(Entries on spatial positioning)
— begin —

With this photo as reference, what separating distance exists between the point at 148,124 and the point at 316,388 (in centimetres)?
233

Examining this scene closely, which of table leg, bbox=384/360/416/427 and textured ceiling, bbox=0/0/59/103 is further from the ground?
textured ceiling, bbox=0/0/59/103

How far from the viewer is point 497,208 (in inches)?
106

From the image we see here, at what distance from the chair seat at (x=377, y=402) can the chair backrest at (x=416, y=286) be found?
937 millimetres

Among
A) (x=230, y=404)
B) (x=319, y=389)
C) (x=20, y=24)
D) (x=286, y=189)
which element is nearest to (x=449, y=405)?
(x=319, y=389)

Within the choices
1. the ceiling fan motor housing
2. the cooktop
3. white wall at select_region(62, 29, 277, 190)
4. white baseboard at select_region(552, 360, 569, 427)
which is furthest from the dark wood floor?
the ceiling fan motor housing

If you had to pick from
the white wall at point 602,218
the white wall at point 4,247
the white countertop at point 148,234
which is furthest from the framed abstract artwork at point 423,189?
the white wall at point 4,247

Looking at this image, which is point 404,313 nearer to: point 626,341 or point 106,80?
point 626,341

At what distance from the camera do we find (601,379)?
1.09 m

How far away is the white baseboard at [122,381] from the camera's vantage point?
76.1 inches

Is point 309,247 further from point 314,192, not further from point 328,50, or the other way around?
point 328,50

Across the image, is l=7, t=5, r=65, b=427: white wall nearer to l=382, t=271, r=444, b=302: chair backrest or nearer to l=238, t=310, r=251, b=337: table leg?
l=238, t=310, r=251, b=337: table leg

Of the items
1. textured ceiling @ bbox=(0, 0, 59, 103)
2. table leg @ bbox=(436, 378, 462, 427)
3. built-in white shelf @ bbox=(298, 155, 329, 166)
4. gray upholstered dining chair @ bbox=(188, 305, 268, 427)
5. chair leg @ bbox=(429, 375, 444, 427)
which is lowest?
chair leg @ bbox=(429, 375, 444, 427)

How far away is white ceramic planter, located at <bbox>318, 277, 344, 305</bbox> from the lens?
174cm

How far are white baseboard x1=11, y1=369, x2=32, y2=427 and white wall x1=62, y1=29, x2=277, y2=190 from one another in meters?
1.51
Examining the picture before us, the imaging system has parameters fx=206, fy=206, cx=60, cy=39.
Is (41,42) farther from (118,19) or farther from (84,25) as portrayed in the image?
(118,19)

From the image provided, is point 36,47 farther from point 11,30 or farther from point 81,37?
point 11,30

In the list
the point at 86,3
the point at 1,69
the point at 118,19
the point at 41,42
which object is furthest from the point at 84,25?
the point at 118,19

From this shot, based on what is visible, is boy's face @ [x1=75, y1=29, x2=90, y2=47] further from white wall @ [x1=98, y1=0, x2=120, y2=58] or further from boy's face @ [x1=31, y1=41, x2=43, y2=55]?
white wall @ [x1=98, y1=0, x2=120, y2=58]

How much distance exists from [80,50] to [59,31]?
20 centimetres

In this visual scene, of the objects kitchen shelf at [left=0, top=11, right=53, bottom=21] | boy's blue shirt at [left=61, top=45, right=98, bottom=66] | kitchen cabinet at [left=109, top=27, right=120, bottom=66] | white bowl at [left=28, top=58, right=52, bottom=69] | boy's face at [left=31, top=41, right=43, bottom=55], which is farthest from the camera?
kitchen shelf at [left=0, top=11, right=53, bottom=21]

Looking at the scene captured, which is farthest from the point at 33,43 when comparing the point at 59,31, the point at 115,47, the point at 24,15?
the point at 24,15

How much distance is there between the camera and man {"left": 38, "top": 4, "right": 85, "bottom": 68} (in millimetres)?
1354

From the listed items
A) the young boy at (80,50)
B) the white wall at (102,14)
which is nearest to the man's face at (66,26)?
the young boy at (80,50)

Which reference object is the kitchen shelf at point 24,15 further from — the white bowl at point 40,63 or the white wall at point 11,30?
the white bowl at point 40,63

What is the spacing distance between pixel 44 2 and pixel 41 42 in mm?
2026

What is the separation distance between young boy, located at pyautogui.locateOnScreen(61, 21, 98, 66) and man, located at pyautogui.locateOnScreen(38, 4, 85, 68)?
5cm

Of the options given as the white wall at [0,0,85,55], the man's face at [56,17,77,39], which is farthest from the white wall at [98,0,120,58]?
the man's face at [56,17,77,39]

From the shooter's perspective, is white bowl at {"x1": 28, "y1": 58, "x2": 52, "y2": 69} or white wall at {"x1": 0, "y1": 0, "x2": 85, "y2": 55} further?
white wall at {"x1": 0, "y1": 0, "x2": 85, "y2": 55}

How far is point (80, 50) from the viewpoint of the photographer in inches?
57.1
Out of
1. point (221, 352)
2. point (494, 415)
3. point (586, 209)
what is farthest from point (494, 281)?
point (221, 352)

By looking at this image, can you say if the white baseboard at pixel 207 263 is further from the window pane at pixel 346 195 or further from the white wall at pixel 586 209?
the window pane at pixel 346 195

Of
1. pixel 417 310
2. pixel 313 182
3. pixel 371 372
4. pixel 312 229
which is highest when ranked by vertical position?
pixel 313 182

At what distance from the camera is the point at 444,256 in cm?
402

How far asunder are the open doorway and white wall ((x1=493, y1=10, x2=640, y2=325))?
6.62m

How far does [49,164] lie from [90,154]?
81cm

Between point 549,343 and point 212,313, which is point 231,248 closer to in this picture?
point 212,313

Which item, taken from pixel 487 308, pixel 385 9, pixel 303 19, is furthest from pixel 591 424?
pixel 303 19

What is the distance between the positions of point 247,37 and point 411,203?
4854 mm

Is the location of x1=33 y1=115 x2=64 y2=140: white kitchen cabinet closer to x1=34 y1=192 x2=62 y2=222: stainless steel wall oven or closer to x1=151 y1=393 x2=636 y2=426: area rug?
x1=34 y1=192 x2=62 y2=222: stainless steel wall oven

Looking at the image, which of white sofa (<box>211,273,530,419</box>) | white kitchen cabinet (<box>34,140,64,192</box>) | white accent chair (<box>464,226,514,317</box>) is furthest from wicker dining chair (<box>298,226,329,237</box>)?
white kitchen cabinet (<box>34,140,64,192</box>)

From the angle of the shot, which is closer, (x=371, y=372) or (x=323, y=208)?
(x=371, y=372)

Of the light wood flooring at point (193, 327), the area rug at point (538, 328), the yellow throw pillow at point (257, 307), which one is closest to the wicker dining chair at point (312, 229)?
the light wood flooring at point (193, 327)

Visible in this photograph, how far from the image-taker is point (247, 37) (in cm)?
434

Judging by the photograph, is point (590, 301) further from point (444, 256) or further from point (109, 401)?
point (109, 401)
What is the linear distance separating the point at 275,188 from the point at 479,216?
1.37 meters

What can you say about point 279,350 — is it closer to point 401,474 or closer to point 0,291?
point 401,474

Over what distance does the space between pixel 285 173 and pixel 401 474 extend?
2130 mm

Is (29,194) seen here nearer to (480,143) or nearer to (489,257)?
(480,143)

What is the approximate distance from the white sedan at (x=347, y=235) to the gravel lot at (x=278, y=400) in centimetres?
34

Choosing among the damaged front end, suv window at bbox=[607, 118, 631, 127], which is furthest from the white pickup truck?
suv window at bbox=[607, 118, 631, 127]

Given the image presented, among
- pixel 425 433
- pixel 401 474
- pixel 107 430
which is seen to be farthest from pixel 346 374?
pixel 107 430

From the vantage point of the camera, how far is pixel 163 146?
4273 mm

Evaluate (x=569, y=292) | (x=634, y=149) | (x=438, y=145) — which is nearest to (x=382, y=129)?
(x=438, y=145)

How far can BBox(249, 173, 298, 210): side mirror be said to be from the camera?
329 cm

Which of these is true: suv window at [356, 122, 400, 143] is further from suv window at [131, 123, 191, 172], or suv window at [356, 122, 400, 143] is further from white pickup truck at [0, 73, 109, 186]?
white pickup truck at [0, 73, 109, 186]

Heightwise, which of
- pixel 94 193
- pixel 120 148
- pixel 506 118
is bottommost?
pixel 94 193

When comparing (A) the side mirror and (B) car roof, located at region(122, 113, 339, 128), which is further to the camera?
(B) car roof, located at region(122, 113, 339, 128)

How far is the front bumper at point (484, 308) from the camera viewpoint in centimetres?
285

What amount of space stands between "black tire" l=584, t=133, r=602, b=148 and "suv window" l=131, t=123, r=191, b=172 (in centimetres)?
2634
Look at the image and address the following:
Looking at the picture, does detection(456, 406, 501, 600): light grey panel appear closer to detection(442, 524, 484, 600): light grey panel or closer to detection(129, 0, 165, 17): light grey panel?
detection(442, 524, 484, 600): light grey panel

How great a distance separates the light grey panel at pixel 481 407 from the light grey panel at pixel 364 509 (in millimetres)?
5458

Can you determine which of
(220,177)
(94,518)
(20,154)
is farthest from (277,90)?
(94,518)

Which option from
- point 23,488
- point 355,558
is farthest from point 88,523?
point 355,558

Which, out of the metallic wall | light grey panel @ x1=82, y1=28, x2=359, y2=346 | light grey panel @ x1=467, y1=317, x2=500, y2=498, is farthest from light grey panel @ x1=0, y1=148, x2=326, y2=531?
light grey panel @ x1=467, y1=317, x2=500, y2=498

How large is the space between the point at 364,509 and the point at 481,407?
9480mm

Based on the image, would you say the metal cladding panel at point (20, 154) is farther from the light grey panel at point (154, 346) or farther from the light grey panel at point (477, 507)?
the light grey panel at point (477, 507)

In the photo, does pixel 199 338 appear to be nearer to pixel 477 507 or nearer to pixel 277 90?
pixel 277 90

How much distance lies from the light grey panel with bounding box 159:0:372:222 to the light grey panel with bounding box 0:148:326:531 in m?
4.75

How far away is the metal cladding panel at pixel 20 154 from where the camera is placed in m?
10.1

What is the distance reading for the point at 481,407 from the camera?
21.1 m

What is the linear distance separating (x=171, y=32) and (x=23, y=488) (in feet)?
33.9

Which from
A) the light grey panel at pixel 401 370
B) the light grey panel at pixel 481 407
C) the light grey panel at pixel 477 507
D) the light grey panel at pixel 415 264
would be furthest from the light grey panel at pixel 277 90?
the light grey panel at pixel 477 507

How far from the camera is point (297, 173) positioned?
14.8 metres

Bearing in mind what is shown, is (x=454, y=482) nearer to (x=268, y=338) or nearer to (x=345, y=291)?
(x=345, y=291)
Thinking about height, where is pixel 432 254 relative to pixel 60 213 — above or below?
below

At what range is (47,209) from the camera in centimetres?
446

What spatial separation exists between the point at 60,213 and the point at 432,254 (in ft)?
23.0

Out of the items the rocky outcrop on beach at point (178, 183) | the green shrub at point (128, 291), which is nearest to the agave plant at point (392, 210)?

— end —

• [What you will do]: Copy out word for word everything in the data above, from the line containing "In the photo, does" down to the line containing "14.8 metres", with both of those lines included.

• [Task result]:
In the photo, does pixel 199 338 appear to be nearer to pixel 477 507 or nearer to pixel 277 90?
pixel 277 90

How much distance lies from the light grey panel with bounding box 159:0:372:222 to the light grey panel with bounding box 0:148:326:531 in m?
4.75

How far away is the metal cladding panel at pixel 20 154 from where the camera is placed in m?
10.1

What is the distance reading for the point at 481,407 from the camera?
21.1 m

What is the linear distance separating (x=171, y=32) and (x=23, y=488) (in feet)?
33.9

Which from
A) the light grey panel at pixel 401 370
B) the light grey panel at pixel 481 407
C) the light grey panel at pixel 477 507
D) the light grey panel at pixel 415 264
would be furthest from the light grey panel at pixel 277 90?
the light grey panel at pixel 477 507

How far from the camera is point (297, 173) positioned?
14.8 metres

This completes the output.